# [Problem description]
Transcribe every item below line for line, keeping each one exactly as it appears.

======== Dataset content

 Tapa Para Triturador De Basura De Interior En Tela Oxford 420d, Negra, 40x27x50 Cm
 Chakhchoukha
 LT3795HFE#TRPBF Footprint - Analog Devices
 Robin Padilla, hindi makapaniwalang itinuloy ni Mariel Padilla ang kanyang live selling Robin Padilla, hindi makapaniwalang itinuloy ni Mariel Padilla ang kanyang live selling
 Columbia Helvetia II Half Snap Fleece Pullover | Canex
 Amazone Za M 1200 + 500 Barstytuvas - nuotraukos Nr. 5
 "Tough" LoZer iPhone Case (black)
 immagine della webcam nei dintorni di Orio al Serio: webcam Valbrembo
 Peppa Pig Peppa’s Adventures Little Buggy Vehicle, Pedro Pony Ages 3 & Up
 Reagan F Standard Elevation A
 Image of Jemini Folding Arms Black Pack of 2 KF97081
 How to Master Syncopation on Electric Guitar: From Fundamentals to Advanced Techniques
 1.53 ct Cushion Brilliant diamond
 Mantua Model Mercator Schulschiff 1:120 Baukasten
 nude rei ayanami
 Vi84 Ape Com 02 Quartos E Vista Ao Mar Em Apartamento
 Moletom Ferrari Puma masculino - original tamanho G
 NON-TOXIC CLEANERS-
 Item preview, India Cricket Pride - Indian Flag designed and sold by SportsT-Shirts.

================

# [Exercise response]
 Tapa Para Triturador De Basura De Interior En Tela Oxford 420d, Negra, 40x27x50 Cm
 Chakhchoukha
 LT3795HFE#TRPBF Footprint - Analog Devices
 Robin Padilla, hindi makapaniwalang itinuloy ni Mariel Padilla ang kanyang live selling Robin Padilla, hindi makapaniwalang itinuloy ni Mariel Padilla ang kanyang live selling
 Columbia Helvetia II Half Snap Fleece Pullover | Canex
 Amazone Za M 1200 + 500 Barstytuvas - nuotraukos Nr. 5
 "Tough" LoZer iPhone Case (black)
 immagine della webcam nei dintorni di Orio al Serio: webcam Valbrembo
 Peppa Pig Peppa’s Adventures Little Buggy Vehicle, Pedro Pony Ages 3 & Up
 Reagan F Standard Elevation A
 Image of Jemini Folding Arms Black Pack of 2 KF97081
 How to Master Syncopation on Electric Guitar: From Fundamentals to Advanced Techniques
 1.53 ct Cushion Brilliant diamond
 Mantua Model Mercator Schulschiff 1:120 Baukasten
 nude rei ayanami
 Vi84 Ape Com 02 Quartos E Vista Ao Mar Em Apartamento
 Moletom Ferrari Puma masculino - original tamanho G
 NON-TOXIC CLEANERS-
 Item preview, India Cricket Pride - Indian Flag designed and sold by SportsT-Shirts.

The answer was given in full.